Content starts
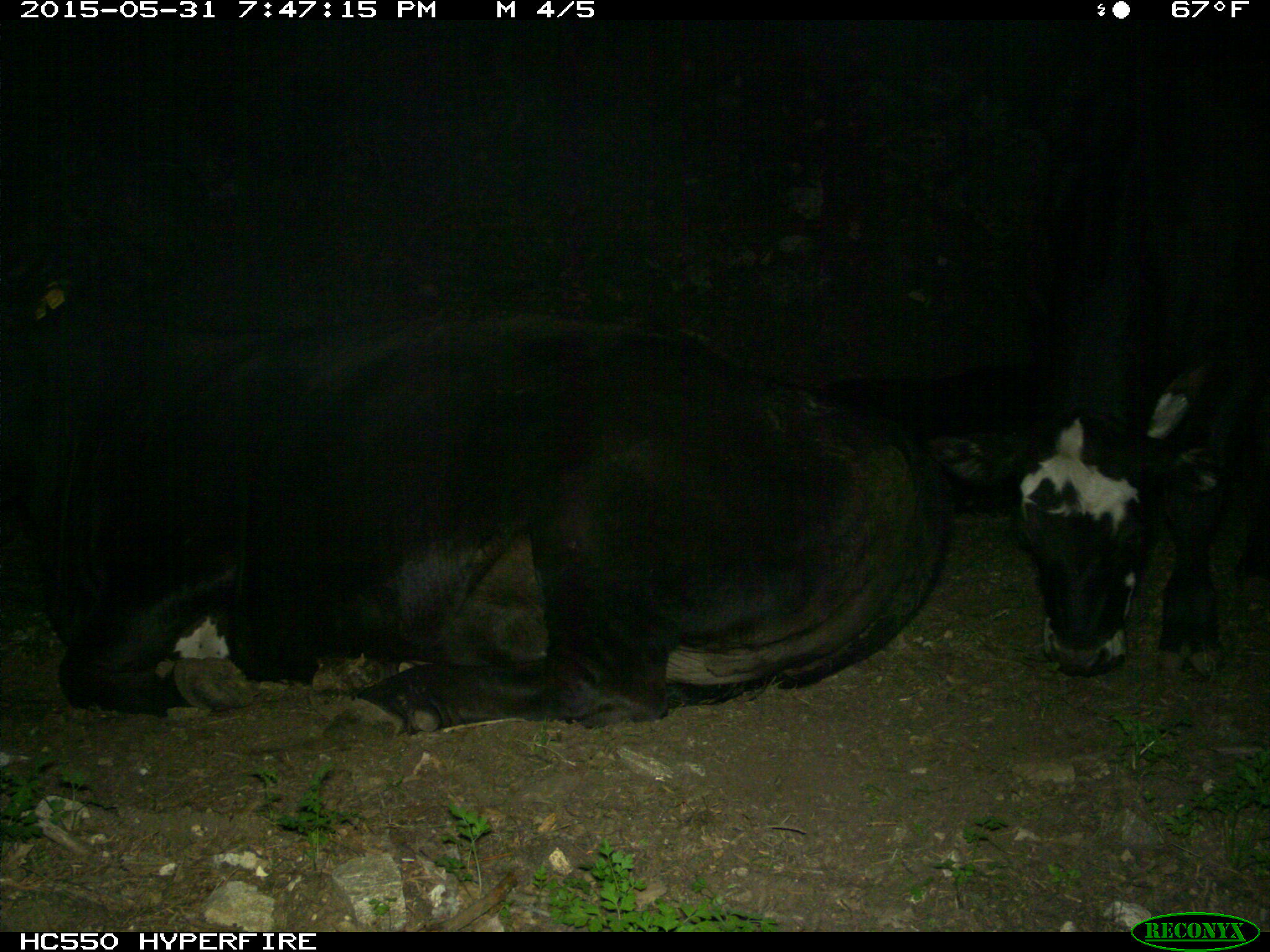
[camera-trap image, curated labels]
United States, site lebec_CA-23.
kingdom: Animalia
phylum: Chordata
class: Mammalia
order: Artiodactyla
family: Bovidae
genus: Bos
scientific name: Bos taurus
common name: domestic cow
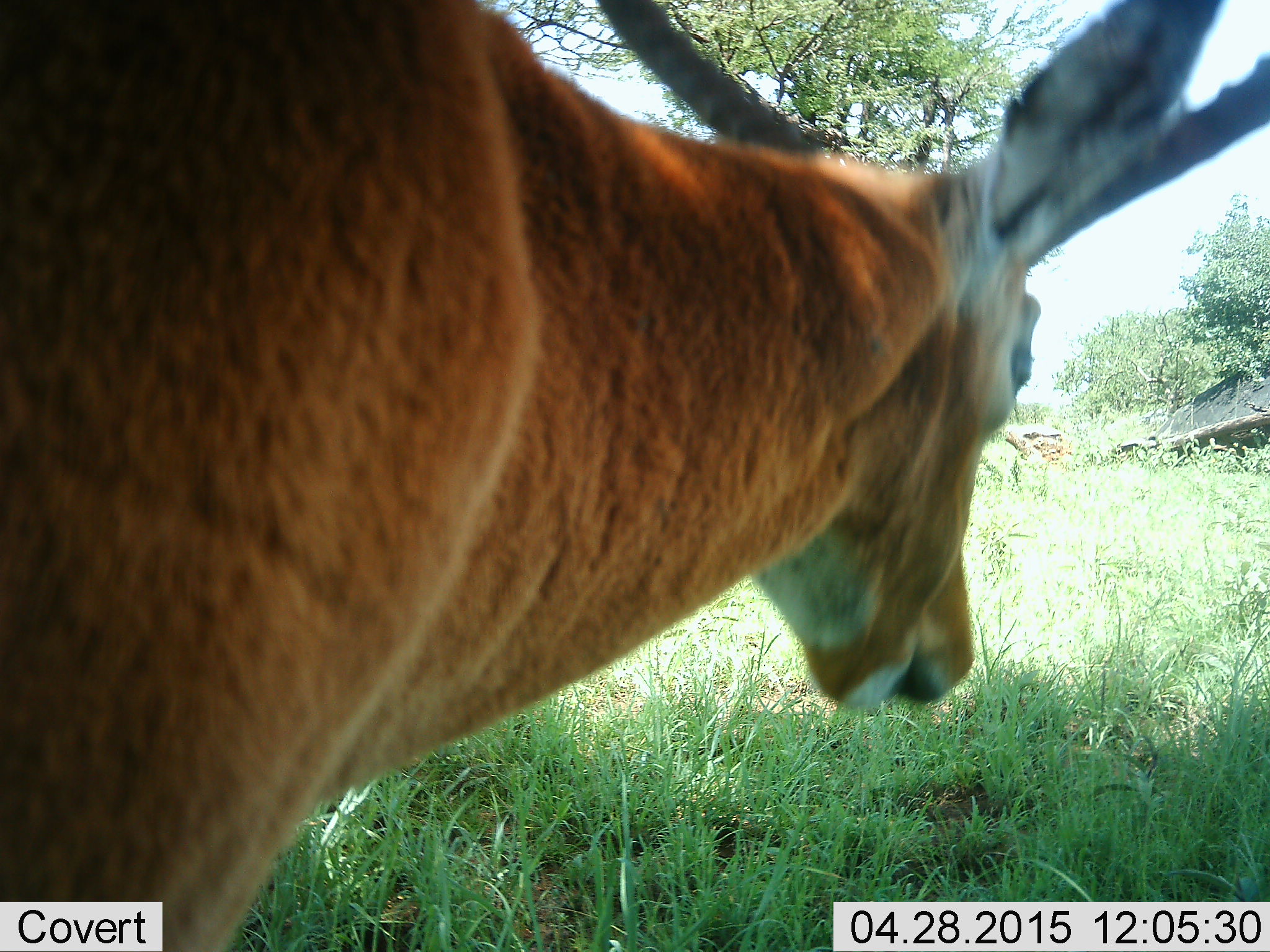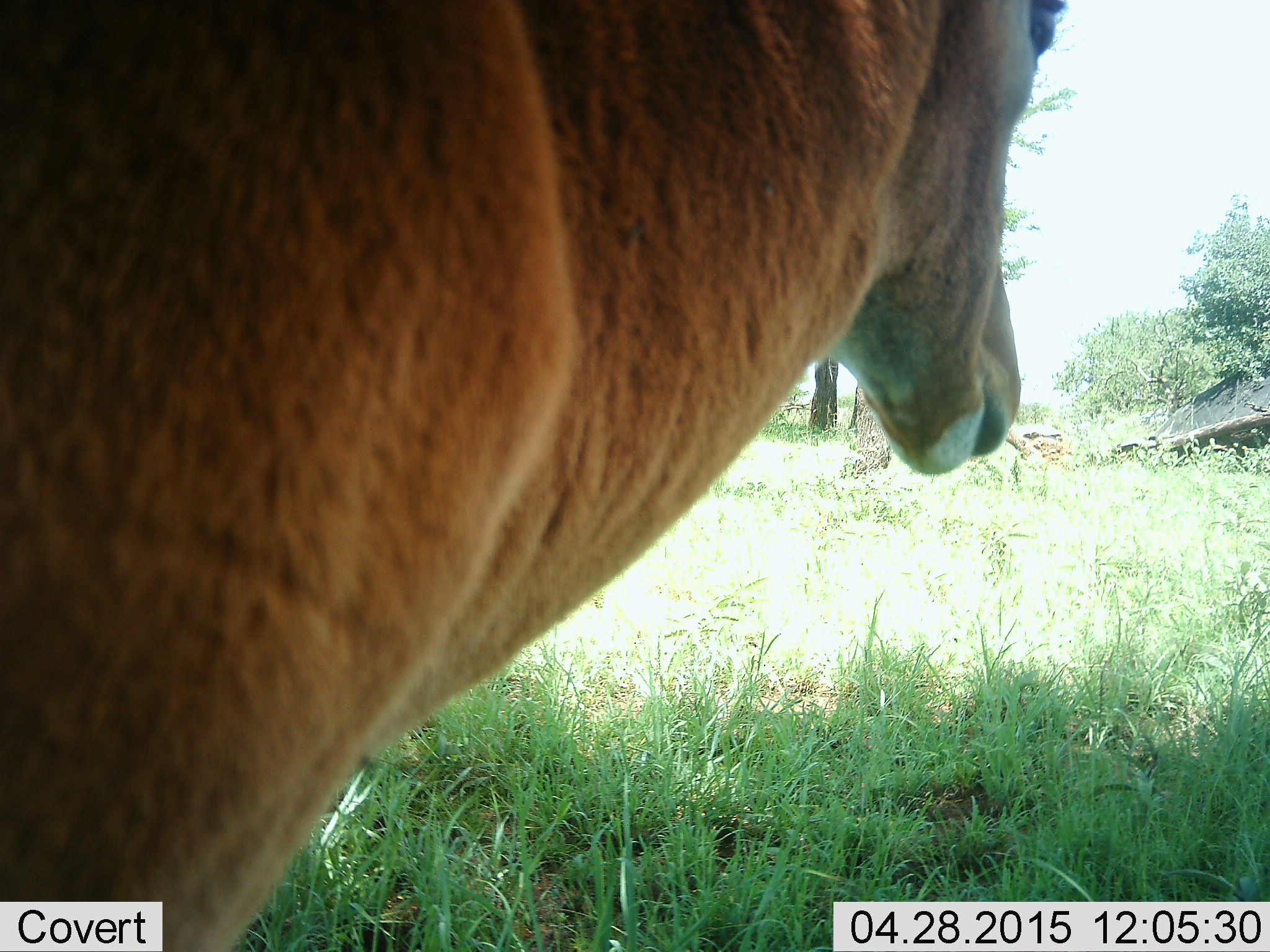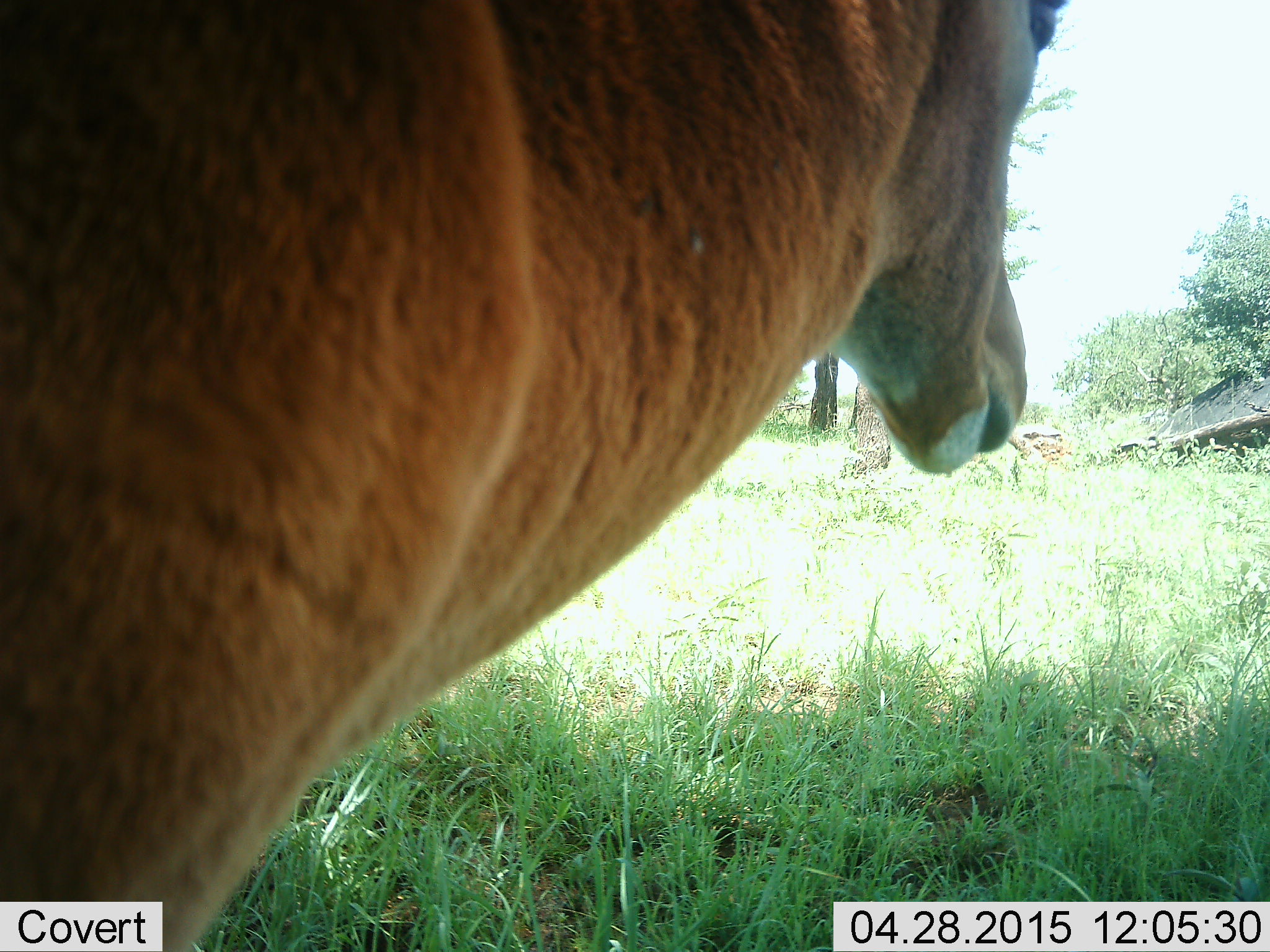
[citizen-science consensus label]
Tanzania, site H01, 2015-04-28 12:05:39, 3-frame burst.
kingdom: Animalia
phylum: Chordata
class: Mammalia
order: Artiodactyla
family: Bovidae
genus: Aepyceros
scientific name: Aepyceros melampus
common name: impala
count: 1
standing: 100%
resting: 0%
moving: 0%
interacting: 0%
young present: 0%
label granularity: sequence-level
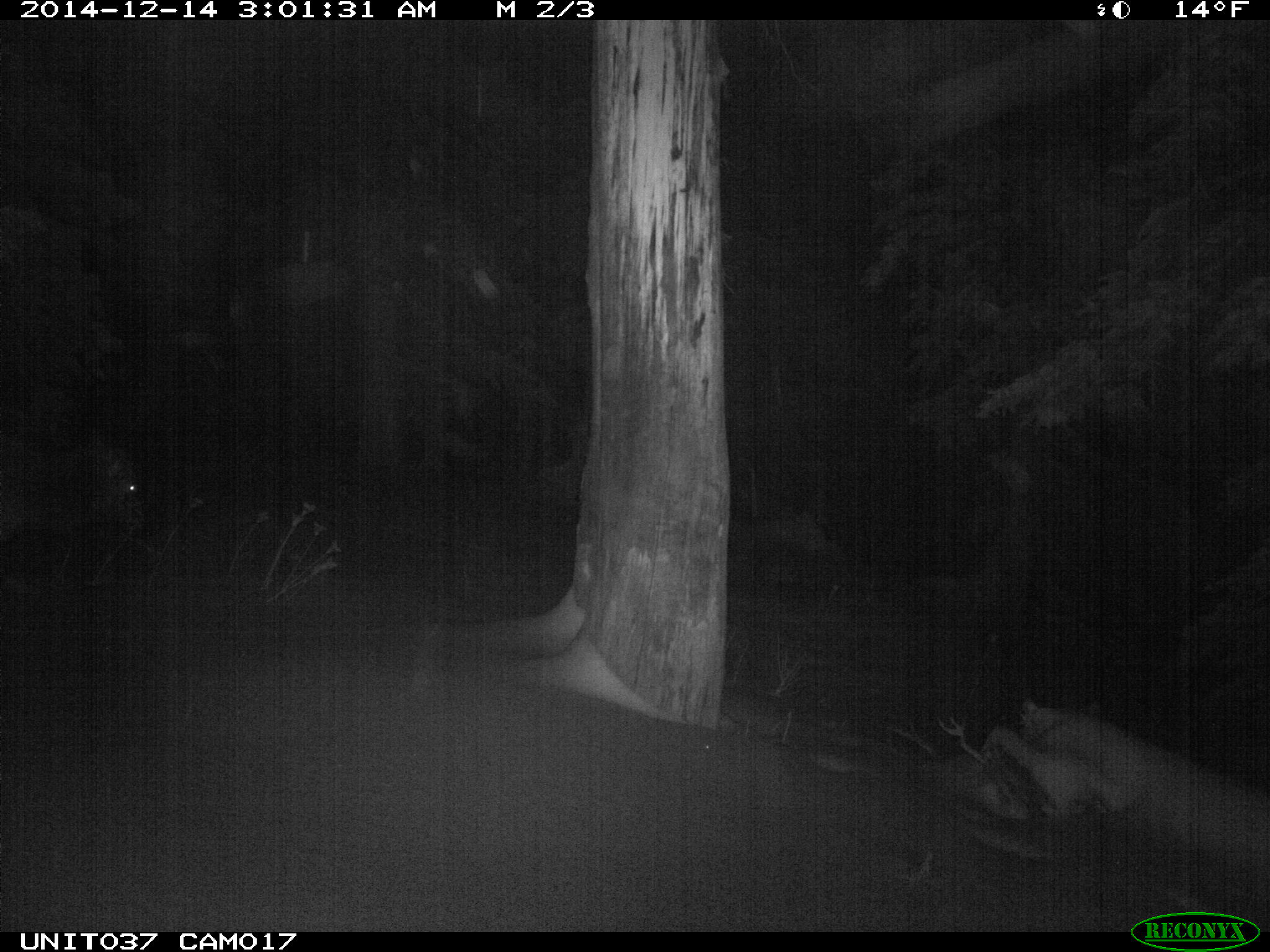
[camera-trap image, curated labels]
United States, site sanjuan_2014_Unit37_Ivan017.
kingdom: Animalia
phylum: Chordata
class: Mammalia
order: Artiodactyla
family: Cervidae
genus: Cervus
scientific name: Cervus elaphus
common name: red deer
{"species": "Cervus elaphus (red deer)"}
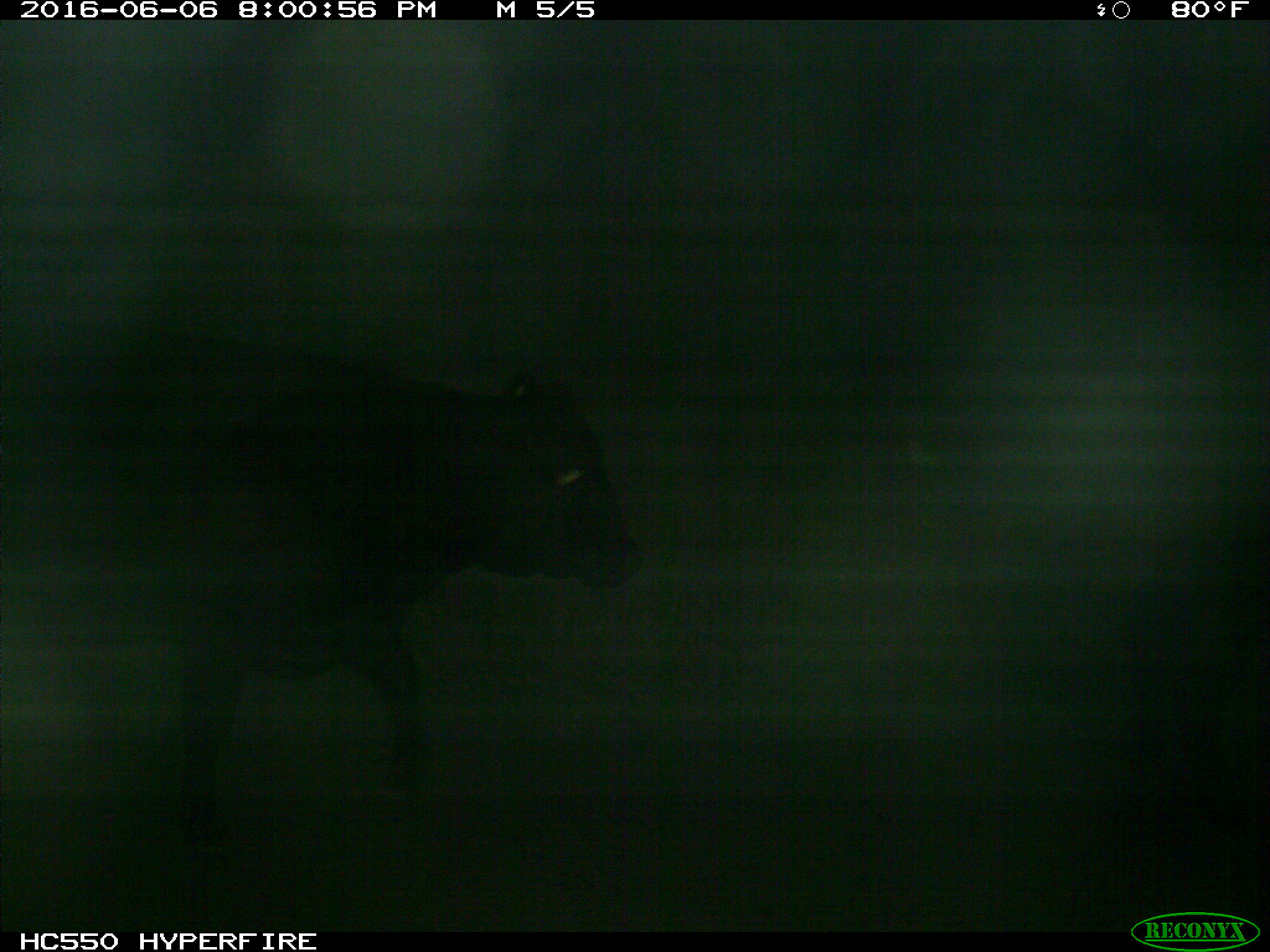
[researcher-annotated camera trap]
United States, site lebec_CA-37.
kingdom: Animalia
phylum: Chordata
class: Mammalia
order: Artiodactyla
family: Bovidae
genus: Bos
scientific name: Bos taurus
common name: domestic cow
Content ends
* _ASSIGNMENT_
Give again exactly the lines from the one that contains "young present: 0%" through the end of the material, both ends included, omitting the pictures.

* _ANSWER SPACE_
young present: 0%
label granularity: sequence-level
[camera-trap image, curated labels]
United States, site sanjuan_2014_Unit37_Ivan017.
kingdom: Animalia
phylum: Chordata
class: Mammalia
order: Artiodactyla
family: Cervidae
genus: Cervus
scientific name: Cervus elaphus
common name: red deer
{"species": "Cervus elaphus (red deer)"}
[researcher-annotated camera trap]
United States, site lebec_CA-37.
kingdom: Animalia
phylum: Chordata
class: Mammalia
order: Artiodactyla
family: Bovidae
genus: Bos
scientific name: Bos taurus
common name: domestic cow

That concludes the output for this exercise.